**Compito A:** Secondo l'estratto, in che giorno iniziò la prima guerra per l'indipendenza dell'Italia?

**Estratto:**
□ □ □ □ □

Garibaldi pioniere dell'Ecosocialismo

Garibaldi pioniere dell'Ecosocialismo
Garibaldi, pioniere dell'Ecosocialismo (clickare sull'immagine)

mercoledì 25 febbraio 2015

IL PALLORE DEL CAMMINO E IL SOGNO DELL'AVVENIRE

    
                               

 di Carlo Felici

Il 29 marzo 1848 iniziò la prima guerra per l'indipendenza dell'Italia e lo stesso giorno nel 1865 ci fu l'ultima grande battaglia della Guerra di Secessione Americana.
Sono segni del destino che stanno a configurare un passaggio per i socialisti italiani forse già scritto nel gran libro della storia. Una piena e concreta indipendenza dal partito che sta annientando l'ultimo simulacro del socialismo italiano, e la sconfitta definitiva di ogni scissione tra coloro che vogliono farlo rinascere concretamente.
O sarà così, oppure non sarà nulla, sarà solo una data come un'altra su un calendario, un po' come il 29 marzo del 1973, la disfatta definitiva delle truppe statunitensi nel Vietnam, un giorno per molti da dimenticare. Sarà il nostro Vietnam se non ne usciremo uniti e a testa alta.

□ □ □ □ □

**Compito B:** Nelle righe di dati qui sotto, aggiorna il tratto che comincia dalla riga con "How much space" e si chiude con quella con "2.01 meters", sostituendo "lens" con "camera" e lasciando tutto il resto invariato. Riporta solo quel tratto.

□ □ □ □ □

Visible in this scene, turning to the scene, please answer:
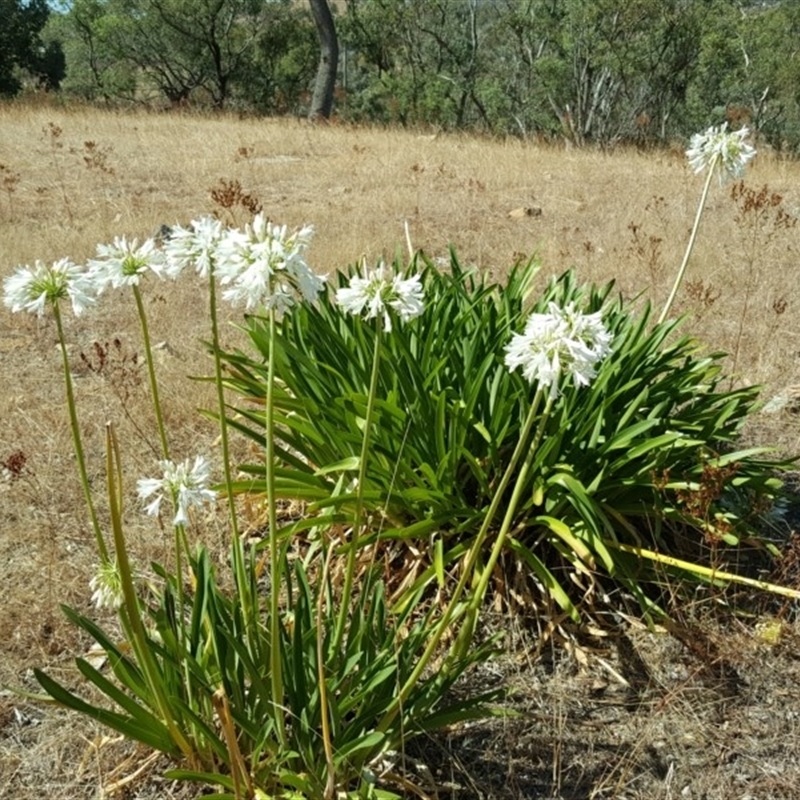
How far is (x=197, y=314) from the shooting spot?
618 centimetres

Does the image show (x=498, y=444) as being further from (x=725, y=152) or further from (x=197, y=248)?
(x=197, y=248)

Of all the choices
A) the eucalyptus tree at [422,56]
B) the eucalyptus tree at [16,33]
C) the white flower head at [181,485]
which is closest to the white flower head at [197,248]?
the white flower head at [181,485]

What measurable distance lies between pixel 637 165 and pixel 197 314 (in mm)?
8047

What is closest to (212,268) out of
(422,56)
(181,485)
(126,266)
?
(126,266)

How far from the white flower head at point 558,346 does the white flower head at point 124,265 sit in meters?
0.76

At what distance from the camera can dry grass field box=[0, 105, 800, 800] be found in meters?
2.60

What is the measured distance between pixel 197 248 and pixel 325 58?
810 inches

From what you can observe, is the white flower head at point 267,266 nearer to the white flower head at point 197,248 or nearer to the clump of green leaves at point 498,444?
the white flower head at point 197,248

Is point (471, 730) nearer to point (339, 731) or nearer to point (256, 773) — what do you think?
point (339, 731)

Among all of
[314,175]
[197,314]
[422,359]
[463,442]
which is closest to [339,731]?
[463,442]

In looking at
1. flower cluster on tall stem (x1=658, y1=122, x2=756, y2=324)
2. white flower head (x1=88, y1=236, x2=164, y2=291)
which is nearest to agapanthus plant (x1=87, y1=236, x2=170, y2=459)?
white flower head (x1=88, y1=236, x2=164, y2=291)

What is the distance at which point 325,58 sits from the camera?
20906 mm

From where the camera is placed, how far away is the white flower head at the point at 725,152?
339 centimetres

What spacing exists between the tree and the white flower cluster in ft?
81.8
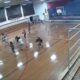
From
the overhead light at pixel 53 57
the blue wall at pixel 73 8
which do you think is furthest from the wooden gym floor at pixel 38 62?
the blue wall at pixel 73 8

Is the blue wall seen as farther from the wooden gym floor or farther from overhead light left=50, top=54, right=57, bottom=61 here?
overhead light left=50, top=54, right=57, bottom=61

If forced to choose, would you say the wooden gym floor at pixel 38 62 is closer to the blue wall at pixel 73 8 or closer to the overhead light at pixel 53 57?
the overhead light at pixel 53 57

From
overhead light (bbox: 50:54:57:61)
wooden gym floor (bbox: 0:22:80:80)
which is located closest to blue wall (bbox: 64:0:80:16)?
wooden gym floor (bbox: 0:22:80:80)

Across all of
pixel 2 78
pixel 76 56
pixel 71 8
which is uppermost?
pixel 71 8

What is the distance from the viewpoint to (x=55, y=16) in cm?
1536

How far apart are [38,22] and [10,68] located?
1006 cm

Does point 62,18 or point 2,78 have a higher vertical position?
point 62,18

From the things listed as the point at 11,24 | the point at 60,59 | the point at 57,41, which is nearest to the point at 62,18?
the point at 11,24

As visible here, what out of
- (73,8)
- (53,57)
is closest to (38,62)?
(53,57)

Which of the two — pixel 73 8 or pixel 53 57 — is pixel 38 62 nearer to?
pixel 53 57

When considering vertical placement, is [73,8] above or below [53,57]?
above

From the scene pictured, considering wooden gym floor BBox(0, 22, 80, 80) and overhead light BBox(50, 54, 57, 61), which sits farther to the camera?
overhead light BBox(50, 54, 57, 61)

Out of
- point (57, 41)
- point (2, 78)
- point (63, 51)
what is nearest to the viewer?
point (2, 78)

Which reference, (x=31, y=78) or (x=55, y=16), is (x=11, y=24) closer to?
(x=55, y=16)
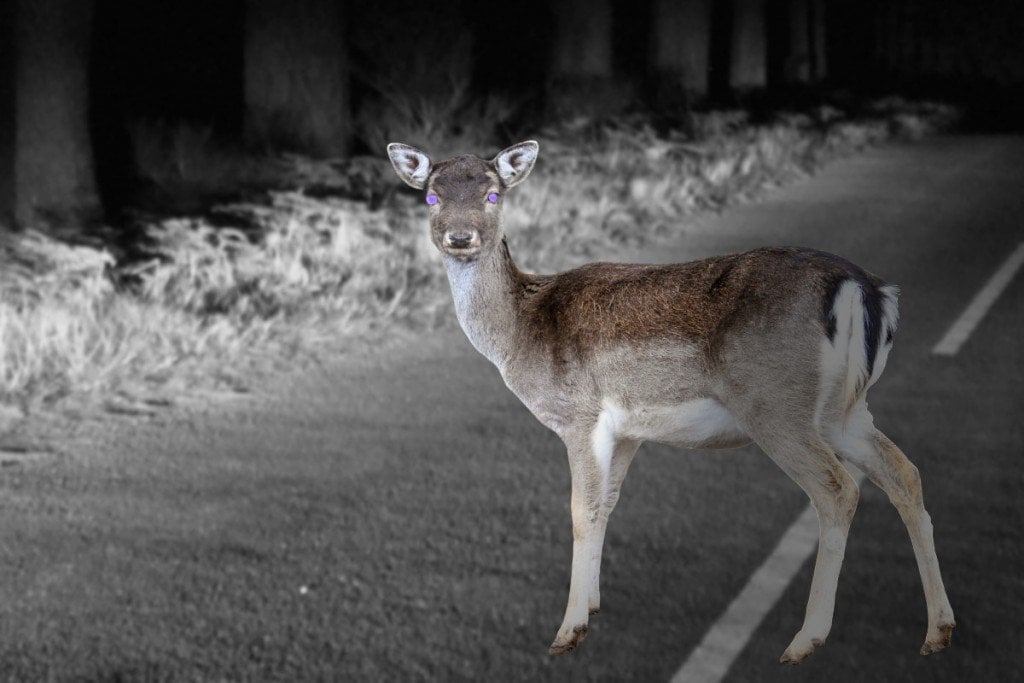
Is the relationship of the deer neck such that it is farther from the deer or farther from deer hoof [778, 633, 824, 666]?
deer hoof [778, 633, 824, 666]

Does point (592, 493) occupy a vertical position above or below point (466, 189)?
below

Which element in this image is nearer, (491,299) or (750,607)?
(491,299)

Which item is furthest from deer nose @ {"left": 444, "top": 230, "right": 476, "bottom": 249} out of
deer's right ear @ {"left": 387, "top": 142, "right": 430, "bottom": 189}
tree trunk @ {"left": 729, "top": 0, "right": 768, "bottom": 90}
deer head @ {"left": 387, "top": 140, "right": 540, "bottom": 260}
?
tree trunk @ {"left": 729, "top": 0, "right": 768, "bottom": 90}

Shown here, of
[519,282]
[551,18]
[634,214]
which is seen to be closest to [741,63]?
[551,18]

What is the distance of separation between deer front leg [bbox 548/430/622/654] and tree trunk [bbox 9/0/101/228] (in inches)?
541

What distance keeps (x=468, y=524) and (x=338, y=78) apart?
10035 millimetres

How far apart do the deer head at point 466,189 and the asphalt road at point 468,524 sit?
460 centimetres

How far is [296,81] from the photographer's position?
17.6 m

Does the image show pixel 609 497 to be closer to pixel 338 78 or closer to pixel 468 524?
pixel 468 524

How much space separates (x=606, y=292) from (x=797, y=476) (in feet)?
1.43

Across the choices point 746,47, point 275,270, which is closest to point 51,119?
point 275,270

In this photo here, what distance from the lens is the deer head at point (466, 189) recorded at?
2.01 meters

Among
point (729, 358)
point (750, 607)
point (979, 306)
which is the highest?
point (729, 358)

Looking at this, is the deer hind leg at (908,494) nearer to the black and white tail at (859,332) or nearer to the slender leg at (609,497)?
the black and white tail at (859,332)
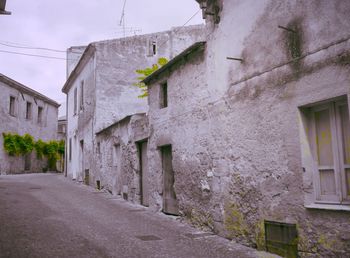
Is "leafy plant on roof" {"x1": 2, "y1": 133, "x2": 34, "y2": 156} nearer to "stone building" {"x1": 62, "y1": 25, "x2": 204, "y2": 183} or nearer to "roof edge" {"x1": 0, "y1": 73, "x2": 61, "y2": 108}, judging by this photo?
"roof edge" {"x1": 0, "y1": 73, "x2": 61, "y2": 108}

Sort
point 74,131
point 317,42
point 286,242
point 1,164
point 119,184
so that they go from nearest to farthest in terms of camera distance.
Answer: point 317,42 → point 286,242 → point 119,184 → point 74,131 → point 1,164

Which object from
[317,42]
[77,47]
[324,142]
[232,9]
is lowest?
[324,142]

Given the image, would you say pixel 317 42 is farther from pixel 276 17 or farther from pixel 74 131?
pixel 74 131

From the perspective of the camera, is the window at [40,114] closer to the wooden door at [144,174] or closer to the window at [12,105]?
the window at [12,105]

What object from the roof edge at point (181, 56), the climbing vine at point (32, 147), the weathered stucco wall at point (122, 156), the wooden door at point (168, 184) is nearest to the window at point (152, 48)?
the weathered stucco wall at point (122, 156)

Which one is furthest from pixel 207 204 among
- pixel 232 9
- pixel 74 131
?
pixel 74 131

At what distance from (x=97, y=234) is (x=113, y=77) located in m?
11.1

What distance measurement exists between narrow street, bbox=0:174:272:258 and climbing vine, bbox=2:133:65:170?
53.6 feet

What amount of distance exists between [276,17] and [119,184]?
8.87m

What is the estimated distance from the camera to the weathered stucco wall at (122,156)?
11.2m

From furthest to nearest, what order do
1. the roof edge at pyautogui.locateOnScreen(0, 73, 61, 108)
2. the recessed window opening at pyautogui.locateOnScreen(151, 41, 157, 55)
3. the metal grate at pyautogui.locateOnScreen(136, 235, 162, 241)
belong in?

□ □ □ □ □

**Risposta finale A:** Il 29 marzo 1848.

**Risposta finale B:**
How much space separates (x=606, y=292) from (x=797, y=476) (in feet)?
1.43

Across the choices point 746,47, point 275,270, which is closest to point 51,119?
point 275,270

In this photo here, what distance from the camera is the deer head at point (466, 189) recorded at?
2.01 meters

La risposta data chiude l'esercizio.